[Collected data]
—————

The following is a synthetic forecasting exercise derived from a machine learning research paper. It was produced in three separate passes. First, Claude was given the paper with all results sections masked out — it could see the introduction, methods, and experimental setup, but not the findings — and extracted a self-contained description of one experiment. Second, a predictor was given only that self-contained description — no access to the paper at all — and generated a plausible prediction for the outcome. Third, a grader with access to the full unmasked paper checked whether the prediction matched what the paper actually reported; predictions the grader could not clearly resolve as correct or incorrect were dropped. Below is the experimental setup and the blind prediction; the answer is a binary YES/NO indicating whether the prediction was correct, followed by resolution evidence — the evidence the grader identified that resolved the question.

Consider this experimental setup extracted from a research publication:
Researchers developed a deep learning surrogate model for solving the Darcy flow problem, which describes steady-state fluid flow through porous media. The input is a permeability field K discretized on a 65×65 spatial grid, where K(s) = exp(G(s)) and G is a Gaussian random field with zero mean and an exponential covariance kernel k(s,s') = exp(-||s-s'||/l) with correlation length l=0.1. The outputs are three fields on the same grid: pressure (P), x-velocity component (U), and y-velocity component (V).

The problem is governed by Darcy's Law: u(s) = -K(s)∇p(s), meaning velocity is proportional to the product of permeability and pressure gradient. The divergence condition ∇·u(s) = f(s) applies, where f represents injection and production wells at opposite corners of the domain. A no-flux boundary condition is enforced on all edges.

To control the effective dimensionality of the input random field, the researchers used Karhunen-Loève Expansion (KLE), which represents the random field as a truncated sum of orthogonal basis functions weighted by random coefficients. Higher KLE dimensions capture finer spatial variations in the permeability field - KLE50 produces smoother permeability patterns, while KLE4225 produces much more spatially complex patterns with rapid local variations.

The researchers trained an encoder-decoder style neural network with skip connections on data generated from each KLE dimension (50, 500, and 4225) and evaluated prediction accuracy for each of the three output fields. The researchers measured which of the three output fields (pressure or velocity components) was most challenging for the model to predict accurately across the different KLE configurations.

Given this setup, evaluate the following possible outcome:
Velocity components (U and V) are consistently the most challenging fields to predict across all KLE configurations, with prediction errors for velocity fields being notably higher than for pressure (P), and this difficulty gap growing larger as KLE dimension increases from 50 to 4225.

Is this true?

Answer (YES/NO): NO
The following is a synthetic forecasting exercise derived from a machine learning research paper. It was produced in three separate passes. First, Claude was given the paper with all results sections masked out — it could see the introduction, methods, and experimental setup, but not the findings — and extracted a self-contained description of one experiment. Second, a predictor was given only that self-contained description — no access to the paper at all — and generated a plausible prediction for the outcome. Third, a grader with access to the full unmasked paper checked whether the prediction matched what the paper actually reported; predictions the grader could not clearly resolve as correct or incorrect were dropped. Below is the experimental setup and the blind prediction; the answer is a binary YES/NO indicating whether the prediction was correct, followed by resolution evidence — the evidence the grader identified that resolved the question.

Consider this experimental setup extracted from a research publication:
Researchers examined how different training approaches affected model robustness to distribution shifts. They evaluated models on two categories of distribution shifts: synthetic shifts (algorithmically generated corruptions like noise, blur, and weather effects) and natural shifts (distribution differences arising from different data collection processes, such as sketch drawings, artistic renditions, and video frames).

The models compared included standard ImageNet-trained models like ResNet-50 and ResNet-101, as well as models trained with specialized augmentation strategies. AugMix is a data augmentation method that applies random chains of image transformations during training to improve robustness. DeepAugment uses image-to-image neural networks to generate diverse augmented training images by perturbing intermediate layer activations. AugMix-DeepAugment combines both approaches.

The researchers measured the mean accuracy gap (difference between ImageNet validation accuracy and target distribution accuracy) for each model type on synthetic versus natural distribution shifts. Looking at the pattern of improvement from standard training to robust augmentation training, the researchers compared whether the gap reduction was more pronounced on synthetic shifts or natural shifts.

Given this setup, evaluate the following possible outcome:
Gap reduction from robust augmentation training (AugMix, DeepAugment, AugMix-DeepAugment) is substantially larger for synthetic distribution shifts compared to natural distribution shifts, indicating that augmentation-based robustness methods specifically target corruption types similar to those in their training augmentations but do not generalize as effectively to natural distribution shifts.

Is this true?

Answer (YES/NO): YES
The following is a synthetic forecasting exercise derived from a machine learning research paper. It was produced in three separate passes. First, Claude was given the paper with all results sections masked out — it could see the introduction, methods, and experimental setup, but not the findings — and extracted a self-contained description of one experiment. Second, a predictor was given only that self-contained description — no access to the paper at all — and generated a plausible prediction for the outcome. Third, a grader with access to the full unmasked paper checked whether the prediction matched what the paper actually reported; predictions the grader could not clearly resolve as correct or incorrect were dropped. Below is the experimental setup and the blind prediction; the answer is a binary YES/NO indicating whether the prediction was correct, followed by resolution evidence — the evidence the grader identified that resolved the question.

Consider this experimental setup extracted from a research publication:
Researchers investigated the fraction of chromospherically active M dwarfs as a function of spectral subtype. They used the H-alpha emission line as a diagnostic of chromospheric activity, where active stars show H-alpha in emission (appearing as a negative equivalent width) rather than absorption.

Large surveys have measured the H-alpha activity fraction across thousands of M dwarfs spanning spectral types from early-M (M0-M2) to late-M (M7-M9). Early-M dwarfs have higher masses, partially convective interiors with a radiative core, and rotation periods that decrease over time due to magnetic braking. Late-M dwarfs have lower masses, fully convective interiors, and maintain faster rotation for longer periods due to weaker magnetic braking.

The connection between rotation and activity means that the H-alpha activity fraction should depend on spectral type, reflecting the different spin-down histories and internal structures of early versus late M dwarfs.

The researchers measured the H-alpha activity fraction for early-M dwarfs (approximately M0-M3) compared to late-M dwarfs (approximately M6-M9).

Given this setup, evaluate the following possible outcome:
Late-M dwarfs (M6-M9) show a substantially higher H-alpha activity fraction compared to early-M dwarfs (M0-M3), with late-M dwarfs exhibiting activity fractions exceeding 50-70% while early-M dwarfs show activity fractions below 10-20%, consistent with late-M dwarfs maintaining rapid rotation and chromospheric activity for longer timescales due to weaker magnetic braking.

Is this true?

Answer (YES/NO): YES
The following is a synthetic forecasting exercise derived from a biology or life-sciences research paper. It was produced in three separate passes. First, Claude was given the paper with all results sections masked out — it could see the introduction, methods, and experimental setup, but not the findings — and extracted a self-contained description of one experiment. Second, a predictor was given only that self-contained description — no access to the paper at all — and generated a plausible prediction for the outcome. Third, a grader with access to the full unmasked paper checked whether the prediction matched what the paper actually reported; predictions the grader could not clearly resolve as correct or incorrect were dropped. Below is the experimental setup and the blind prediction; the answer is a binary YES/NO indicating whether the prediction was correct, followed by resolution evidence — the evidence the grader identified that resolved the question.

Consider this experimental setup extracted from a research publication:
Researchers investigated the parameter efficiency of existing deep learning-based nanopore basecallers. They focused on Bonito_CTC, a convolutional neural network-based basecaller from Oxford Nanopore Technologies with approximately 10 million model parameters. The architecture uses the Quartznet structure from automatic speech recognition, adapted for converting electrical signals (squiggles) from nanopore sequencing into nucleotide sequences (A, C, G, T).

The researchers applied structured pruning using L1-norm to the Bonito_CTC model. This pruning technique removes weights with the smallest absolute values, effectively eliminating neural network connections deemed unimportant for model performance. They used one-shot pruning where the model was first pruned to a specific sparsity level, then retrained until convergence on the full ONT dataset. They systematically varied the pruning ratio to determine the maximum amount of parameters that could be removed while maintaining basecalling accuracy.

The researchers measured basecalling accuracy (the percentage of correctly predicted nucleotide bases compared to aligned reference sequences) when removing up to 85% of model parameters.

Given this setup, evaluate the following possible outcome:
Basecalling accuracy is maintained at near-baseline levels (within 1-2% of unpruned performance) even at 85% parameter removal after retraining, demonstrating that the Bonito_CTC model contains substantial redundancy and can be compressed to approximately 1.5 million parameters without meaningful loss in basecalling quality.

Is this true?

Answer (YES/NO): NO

—————

What you will do => Output each line exactly, from the first line of the data down to the line that contains "The problem is", both included.

Solution below =>
The following is a synthetic forecasting exercise derived from a machine learning research paper. It was produced in three separate passes. First, Claude was given the paper with all results sections masked out — it could see the introduction, methods, and experimental setup, but not the findings — and extracted a self-contained description of one experiment. Second, a predictor was given only that self-contained description — no access to the paper at all — and generated a plausible prediction for the outcome. Third, a grader with access to the full unmasked paper checked whether the prediction matched what the paper actually reported; predictions the grader could not clearly resolve as correct or incorrect were dropped. Below is the experimental setup and the blind prediction; the answer is a binary YES/NO indicating whether the prediction was correct, followed by resolution evidence — the evidence the grader identified that resolved the question.

Consider this experimental setup extracted from a research publication:
Researchers developed a deep learning surrogate model for solving the Darcy flow problem, which describes steady-state fluid flow through porous media. The input is a permeability field K discretized on a 65×65 spatial grid, where K(s) = exp(G(s)) and G is a Gaussian random field with zero mean and an exponential covariance kernel k(s,s') = exp(-||s-s'||/l) with correlation length l=0.1. The outputs are three fields on the same grid: pressure (P), x-velocity component (U), and y-velocity component (V).

The problem is governed by Darcy's Law: u(s) = -K(s)∇p(s), meaning velocity is proportional to the product of permeability and pressure gradient. The divergence condition ∇·u(s) = f(s) applies, where f represents injection and production wells at opposite corners of the domain. A no-flux boundary condition is enforced on all edges.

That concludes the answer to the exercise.